「入梅イワシ」が千葉・銚子の名物に きっかけは保存用の「熟成塩たれ」【大漁!水産部長の魚トピックス】

2023年07月09日10時30分

 「入梅イワシ」と呼ばれるほど、梅雨時に脂が乗っておいしくなるイワシ。初ガツオや秋のサンマに比べると人気は落ちるが、イワシの水揚げがトップレベルの千葉県銚子港(銚子市)では、今年も順調な水揚げ量を示しており、地元の料理店や水産加工業者の需要が例年になく高まっている。(時事通信水産部長 川本大吾)

 銚子市などの6軒の料理店では、毎年6、7月の2カ月間、「入梅いわし祭」と銘打って、イワシづくしのセットメニューを格安で提供。イワシの漬け丼や天ぷら、フライ、つみれ汁を基本メニューにし、さらに店自慢のイワシ料理を合わせて「入梅いわし おまかせ御前」として販売している。

 各店には特に週末、イワシ料理を求める来客が多いという。今年も7月上旬まで順調な売れ行きで、銚子プラザホテル内の和食レストラン「廣半」では、6月中だけでセットメニューが200食以上と、昨年よりも大幅に売り上げが増えたという。他の店ではイワシ料理が早々に売り切れるケースもあるといい、銚子の名物として定着している。

「熟成塩たれ」で半年おいしい

 十数年前から始まったこのイベントは、飲食店などで組織する「銚子うめぇもん研究会」(鈴木政人会長)を中心に行われている。冬には「銚子極上さば料理祭」も開催し、銚子自慢のイワシやサバを目玉に銚子市を活気付けようと実施されてきた。
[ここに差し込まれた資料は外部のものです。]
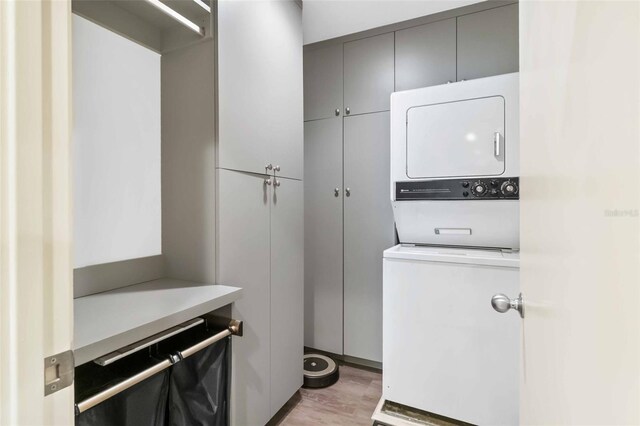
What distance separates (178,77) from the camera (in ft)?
4.76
 イベント開催のきっかけとなったのが、銚子市に隣接する旭市で地魚料理店と宿泊施設を経営する渡辺義美さんが、試行錯誤の末に作り上げた特製の「熟成塩たれ」だ。渡辺さんは、地元で大量に取れる岩ガキの殻を高温で焼き、できた粉末を水に溶かし、塩とタマネギ、ショウガなどの香味野菜と一緒に数週間熟成させ、完成させた。

 三枚下ろしにした水揚げ直後のイワシやサバをこのたれに短時間漬けた後、真空パックし、マイナス60度で保存すると、約半年間も鮮度や身質を保つことができる。渡辺さんは「解凍しても、臭みが消えて鮮度が保てるばかりか、うま味も増す」と説明する。その言葉通り、熟成塩たれには青魚などの鮮度落ちや魚特有の臭みを抑える効果があることが分かり、2009年には特許を取得した。寄生虫・アニサキスの心配もなく、安心して「取れたて」の新鮮な刺し身として味わえる。

イワシ、サバがじわり銚子名物に

 銚子港は昨年まで12年連続で魚の水揚げ日本一を誇っている。銚子のさまざまな魚を仕入れる渡辺さんは「銚子と言えば○○という名物が乏しいため、熟成塩たれを使って名物を作り、県外から銚子へたくさんの人が足を向けてもらえるようになれば」と考え、同研究会に加入する料理店へ熟成塩たれを提供している。

 イワシやサバなどの青魚は、鮮度落ちが早いばかりか、旬の時期でも水揚げは不安定。渡辺さんは「せっかく来店した客が残念に感じないよう、熟成塩たれを使って安定的に銚子自慢の魚を味わってもらおうと考えた」と話す。

 銚子市漁業協同組合によると、今年1~6月の同港のイワシの水揚げ量は、合計約14万6000トンで、既に昨年1年間の水揚げ(約18万8000トン)の8割近くに達し、銚子市や渡辺さんの店がある旭市などの料理店で入梅イワシが大人気となっている。

小型イワシも缶詰原料に

 銚子港でのイワシの漁獲量は比較的高水準だが、漁業関係者は「6月中旬ごろから、刺し身などに向かず、生鮮出荷されない小型魚ばかりになっている」と説明する。冷凍在庫があるとはいえ、刺し身や漬け丼に使う大型魚の品薄は、飲食店にとっては心配だが、小型魚の需要もこれまで以上に伸びている。

 銚子漁港の関係者によると、近年は「缶詰で人気のサバの水揚げが減って、周辺の水産加工場では原料不足に悩まされている」という。小型のイワシは「缶詰用を中心に漁業用の餌として、冷凍加工向けの需要が増している」といい、以前より魚価が上昇している。

 全体に占めるウエートが高い小型魚の需要増に伴い、今年1~6月の同港でのイワシ全体の価格は、平均で1キロ当たり83円と、昨年同期(キロ42円)の2倍近くに上昇。漁業関係者からは、梅雨明け以降の水揚げにも期待する声が高まっている。